Kafasını kaldırarak ne olduğuna ve nasıl kurtulduğuna bakmak için göz gezdirdiğinde yerde yatan kraliçe ve elinde ki demir sürahiyle duran Taehyung'la göz göze geldi. O da şok içinde olmalıydı ki bu yüzünde ki hiç bir şey ifade etmeyen yüzünden belli olmasa da öylece kitlenmiş bir şekilde kendisine bakıyordu.

Birden elinde ki sürahiyi kenara fırlatarak yatağın üzerine oturdu. Bileğinden tutarak kendisine çektiği Jungkook'u kucağına alarak sarıldı. Taehyung'un vücudunda yakalanma korkusundan çok Jungkook'a bir şey olacağının endişesi vücudunda dolaşıyordu. Bir elini beline atıp diğer elini de boynuna atarak saçlarını okşadı.

Hâlâ ağlamaya devam eden Jungkook ise Taehyunga sarılıp başını boyun girintisine koyarak gözlerini kapadı. Olanları unutmak, hiç yaşanmamış gibi hissetmek istiyordu.
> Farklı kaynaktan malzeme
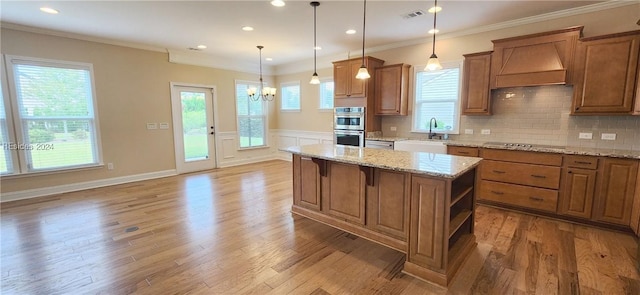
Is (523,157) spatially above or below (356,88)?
below

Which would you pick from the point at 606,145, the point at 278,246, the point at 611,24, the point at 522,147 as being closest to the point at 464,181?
the point at 522,147

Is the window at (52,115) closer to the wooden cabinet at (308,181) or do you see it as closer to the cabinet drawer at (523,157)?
the wooden cabinet at (308,181)

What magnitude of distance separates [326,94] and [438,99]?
275cm

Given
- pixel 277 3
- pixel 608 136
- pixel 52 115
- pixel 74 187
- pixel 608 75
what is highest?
pixel 277 3

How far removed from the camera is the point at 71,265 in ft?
7.98

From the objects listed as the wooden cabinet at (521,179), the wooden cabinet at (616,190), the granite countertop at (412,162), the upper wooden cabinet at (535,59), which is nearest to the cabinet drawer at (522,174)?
the wooden cabinet at (521,179)

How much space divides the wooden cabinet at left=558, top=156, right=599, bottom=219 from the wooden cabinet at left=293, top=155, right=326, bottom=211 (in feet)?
9.53

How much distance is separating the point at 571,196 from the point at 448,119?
76.1 inches

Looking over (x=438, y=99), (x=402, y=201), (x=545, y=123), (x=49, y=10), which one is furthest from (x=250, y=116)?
(x=545, y=123)

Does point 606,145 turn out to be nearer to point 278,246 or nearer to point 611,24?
point 611,24

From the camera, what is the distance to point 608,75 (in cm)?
313

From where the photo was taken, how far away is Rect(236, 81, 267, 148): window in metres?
7.09

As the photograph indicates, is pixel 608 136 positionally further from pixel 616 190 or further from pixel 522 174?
pixel 522 174

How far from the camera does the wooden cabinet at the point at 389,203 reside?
8.23ft
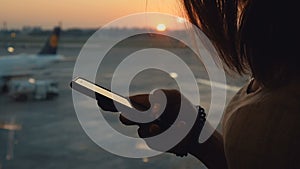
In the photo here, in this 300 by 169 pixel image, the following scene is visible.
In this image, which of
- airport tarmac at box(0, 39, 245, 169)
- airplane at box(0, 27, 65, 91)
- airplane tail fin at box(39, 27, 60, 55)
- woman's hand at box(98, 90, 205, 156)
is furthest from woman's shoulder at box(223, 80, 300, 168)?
airplane at box(0, 27, 65, 91)

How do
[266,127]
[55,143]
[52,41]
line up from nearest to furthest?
1. [266,127]
2. [55,143]
3. [52,41]

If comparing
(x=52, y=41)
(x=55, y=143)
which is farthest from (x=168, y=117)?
(x=52, y=41)

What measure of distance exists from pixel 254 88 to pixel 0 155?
1774mm

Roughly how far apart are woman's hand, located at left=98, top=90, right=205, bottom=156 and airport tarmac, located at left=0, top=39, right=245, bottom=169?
594mm

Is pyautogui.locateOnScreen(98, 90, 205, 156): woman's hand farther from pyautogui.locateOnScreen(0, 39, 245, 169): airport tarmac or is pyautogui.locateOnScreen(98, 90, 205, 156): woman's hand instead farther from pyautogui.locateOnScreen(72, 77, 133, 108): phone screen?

Ağlama sesleri oda da ki tek ses iken kraliçeye hiç bakmamıştı. Bakmaya da korkuyordu açıkçası. "Ağlama, ağlama geçti." Saçlarını severek teselli etmeye çalışan Taehyung derin bir nefes vererek gözlerini kapattı.

"Ne oldu lan burada!"

Ki odada kendilerinden başka yeni bir ses daha duyana kadar, kargaşayla ya da telaşla hiç bir şekilde kapı sesini duymayan ikili gözlerini kapıya çevirdi.
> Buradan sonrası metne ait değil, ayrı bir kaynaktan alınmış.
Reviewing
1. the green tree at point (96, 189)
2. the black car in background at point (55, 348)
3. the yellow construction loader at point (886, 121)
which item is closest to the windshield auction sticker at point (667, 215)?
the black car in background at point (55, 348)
Adının Sehun olduğunu öğrendiği gardiyan ve Namjoon elindeki tepsilerle öylece yerde yatan kraliçeye bakıyordu. Sehun hızla elinde ki tepsiyi bırakarak kraliçeye koştuğunda "Ne yaptınız lan siz!" kadının kafasını elleri arasına alarak Namjoona döndü.
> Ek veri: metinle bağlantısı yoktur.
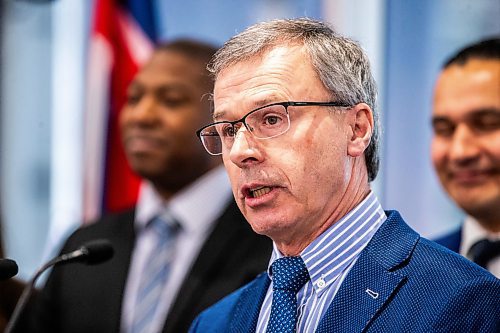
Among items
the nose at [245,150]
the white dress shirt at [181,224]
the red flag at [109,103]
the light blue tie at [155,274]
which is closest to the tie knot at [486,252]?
the nose at [245,150]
"Koş birisini çağır!" Diyerek emrettiğinde Namjoon hızla odadan çıktı. Ağlaması daha fazla artan Jungkook'a dönen gözler, keskin bakışlarıyla ona bakarken birden ayaklandı. Taehyung'un kucağında ki Jungkook'un yakalarına yapışarak kendine çekti. Burun buruna olduğu çocuğa bağırarak "Ne yaptınız lan majestelerine!" Diyerek bağırdığında Jungkook birden adamın tutusunda kurtulmuştu.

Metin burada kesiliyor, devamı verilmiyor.